An effective way to determine the likelihood of housing displacement is found by examining the annual household income in relationship to the annual housing cost. This calculation determines those “at risk” of homelessness. It is reasonable to define “at risk” as those households that expend in excess of 50% of their annual income on housing costs. “If your income is $500,000 a year, you can pay 40 percent and still have money left,” says Frank Nothaft, the chief economist at Freddie Mac. “But if your income is $20,000 a year, it will be hard to make ends meet if you’re paying 30 percent of your income on rent.” In considering this opinion and the demographics in Massachusetts, it is prudent to use the 50% marker to determine risk status.

At a recently conducted “at risk” housing survey conducted by Community Action Programs Inter-City, Inc. (CAPIC), which serves the Chelsea, Revere and Winthrop area, 51.1% or 261 respondents of 510 total respondents claim to spend more than 50% of their annual income on rent. More alarming is the revelation that 59% or 301 respondents are not able to pay their rent every month. 58% of the respondents fear they will be evicted due to non-payment, whereas only .09% has been homeless within the past two years! This result shows that those who are most “at risk” of displacement are not among the chronically homeless. It further demonstrates that there is a trend developing among those considered low wage earners that displacement is imminent and early intervention is indicated.

The way to avert displacement from housing involves developing intensive casework solutions before the family/individual is in crisis. Short-term financial resources are needed in order to prevent most displacements, combined with a concentrated effort to then stabilize the tenancy. Identify families and individuals who are “at risk” of being displaced from housing and assist them with early intervention services including, counseling, mediation, job assessment and short-term financial assistance.

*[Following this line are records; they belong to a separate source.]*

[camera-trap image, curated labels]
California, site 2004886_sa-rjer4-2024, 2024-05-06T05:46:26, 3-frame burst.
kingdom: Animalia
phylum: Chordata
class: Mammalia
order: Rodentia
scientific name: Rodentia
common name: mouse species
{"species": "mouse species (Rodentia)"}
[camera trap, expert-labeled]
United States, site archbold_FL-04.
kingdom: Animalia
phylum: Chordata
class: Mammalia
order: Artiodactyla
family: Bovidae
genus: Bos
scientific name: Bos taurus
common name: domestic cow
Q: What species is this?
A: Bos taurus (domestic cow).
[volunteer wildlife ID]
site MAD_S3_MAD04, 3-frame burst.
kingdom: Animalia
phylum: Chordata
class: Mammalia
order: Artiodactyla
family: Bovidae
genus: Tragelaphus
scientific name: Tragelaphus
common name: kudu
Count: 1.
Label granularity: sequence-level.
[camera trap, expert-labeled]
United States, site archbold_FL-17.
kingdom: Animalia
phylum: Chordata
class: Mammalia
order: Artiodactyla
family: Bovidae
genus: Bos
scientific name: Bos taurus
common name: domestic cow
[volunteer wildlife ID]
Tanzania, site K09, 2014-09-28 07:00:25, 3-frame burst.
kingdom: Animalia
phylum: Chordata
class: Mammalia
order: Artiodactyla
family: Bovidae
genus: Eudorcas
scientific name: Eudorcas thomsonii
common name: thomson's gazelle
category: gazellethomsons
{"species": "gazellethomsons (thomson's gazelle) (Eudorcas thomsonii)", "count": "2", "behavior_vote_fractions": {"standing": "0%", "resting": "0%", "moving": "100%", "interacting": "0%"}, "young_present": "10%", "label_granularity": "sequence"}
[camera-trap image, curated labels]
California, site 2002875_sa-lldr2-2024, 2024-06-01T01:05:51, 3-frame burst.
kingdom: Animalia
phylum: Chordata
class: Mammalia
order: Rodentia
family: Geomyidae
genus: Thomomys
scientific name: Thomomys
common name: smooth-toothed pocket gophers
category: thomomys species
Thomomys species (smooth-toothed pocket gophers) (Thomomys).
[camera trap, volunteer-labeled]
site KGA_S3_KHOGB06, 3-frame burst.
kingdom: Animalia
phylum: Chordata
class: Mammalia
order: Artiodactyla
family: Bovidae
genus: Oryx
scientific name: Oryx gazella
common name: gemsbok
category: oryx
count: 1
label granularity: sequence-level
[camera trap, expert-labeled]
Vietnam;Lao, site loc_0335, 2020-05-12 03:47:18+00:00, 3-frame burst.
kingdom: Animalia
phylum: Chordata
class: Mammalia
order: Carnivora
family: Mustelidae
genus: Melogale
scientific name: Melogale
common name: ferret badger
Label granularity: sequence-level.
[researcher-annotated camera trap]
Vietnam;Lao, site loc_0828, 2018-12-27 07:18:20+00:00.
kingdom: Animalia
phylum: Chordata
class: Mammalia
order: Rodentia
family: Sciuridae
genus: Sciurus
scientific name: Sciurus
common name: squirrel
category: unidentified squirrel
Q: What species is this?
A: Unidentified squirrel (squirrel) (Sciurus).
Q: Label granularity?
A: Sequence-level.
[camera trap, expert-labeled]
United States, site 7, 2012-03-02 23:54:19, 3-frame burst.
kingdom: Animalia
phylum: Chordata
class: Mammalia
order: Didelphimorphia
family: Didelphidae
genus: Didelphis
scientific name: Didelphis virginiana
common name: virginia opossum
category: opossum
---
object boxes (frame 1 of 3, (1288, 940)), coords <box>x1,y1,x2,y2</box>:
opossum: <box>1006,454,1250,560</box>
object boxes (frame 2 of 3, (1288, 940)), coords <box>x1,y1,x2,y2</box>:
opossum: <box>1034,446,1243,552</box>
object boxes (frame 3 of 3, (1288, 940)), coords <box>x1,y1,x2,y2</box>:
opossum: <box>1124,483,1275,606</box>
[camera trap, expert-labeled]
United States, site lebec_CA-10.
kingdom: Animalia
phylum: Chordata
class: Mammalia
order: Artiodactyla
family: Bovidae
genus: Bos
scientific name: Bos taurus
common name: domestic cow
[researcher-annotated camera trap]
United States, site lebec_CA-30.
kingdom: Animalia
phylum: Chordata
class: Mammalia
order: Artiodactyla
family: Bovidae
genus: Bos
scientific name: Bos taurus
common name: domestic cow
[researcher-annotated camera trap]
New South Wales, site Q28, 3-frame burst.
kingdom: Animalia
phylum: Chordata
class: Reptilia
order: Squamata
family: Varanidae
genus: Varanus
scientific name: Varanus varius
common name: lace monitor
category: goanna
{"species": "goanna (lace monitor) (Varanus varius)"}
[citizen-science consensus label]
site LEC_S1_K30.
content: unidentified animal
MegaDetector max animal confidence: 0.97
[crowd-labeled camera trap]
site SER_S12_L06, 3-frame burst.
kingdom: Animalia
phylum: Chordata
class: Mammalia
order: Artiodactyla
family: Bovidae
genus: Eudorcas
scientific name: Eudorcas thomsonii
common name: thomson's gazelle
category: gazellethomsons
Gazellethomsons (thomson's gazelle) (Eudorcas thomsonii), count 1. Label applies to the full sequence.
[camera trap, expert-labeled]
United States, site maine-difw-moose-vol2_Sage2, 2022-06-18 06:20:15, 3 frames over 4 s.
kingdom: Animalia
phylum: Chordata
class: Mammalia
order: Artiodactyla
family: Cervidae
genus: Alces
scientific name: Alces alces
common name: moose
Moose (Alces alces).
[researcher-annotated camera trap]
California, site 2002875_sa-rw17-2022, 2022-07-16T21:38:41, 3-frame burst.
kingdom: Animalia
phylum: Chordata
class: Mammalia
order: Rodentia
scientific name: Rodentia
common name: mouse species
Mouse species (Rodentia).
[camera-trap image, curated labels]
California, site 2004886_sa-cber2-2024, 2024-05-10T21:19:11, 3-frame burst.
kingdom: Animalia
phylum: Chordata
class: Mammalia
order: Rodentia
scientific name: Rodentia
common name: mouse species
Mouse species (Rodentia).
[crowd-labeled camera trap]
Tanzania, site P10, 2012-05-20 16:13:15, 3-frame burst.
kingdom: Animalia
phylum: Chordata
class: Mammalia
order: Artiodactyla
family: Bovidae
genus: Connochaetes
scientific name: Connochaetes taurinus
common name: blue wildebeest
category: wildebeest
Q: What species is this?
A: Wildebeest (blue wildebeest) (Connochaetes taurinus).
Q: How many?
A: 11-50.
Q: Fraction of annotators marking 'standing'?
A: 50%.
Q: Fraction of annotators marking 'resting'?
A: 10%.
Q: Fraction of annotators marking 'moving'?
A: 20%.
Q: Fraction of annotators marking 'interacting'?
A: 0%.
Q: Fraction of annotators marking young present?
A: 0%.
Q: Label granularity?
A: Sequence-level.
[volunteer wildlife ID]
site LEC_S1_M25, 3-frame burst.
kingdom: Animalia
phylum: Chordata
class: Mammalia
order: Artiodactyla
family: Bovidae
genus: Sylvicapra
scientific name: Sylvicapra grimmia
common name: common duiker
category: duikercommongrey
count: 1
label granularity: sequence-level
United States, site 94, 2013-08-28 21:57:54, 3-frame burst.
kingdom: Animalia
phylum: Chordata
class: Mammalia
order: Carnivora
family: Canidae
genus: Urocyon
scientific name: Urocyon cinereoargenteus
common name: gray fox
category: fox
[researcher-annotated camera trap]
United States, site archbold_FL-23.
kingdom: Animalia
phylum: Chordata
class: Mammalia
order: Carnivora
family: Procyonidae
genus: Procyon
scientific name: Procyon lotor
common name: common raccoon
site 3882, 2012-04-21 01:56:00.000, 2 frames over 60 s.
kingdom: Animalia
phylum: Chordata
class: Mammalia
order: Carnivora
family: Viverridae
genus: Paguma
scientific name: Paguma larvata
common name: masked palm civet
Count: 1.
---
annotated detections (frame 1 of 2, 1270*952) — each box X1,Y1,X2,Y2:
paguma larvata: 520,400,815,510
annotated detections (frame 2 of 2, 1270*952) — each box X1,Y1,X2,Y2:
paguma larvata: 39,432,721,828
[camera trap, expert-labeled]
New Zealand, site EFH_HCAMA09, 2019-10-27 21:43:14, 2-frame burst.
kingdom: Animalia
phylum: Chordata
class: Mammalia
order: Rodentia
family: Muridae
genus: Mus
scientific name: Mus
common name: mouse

Provide long-term stabilization assistance to ensure on going tenancy.

Homelessness in Massachusetts can be prevented in the majority of cases through early identification of causes and aggressive intervention. Displacement from housing is preventable when the cause is identified and addressed at an early stage. Community Action Agencies have the mechanism in place to identify “at risk” households before displacement becomes imminent. The statewide network of Community Action Agencies, possess the resources to offer comprehensive services that attack the problems that cause homelessness at the root cause. Implementation of a statewide Homelessness Prevention Program funded at $10 million annually would end the need to use hotels and decrease the shelter population. An appropriation of $5 million annually would enable the initiative to prevent 2,000 families from entering the shelter system, by a 50% decrease in incidence.

We see other local needs that include continued funding for Head Start, After School and Child Development Services for those who work; heating assistance for those on limited and fixed incomes; programs for those persons seeking treatment and recovery from substance use and better compensation for child care workers.

Community Action Programs Inter-City Inc., (CAPIC) is a private, non-profit corporation that was chartered in 1967 to identify and eradicate the root causes of poverty in Chelsea, Revere and Winthrop.  CAPIC is designated by State and Federal Government as a Community Action Agency (CAA).  The Agency provides services to over 15,000 area-wide residents, annually.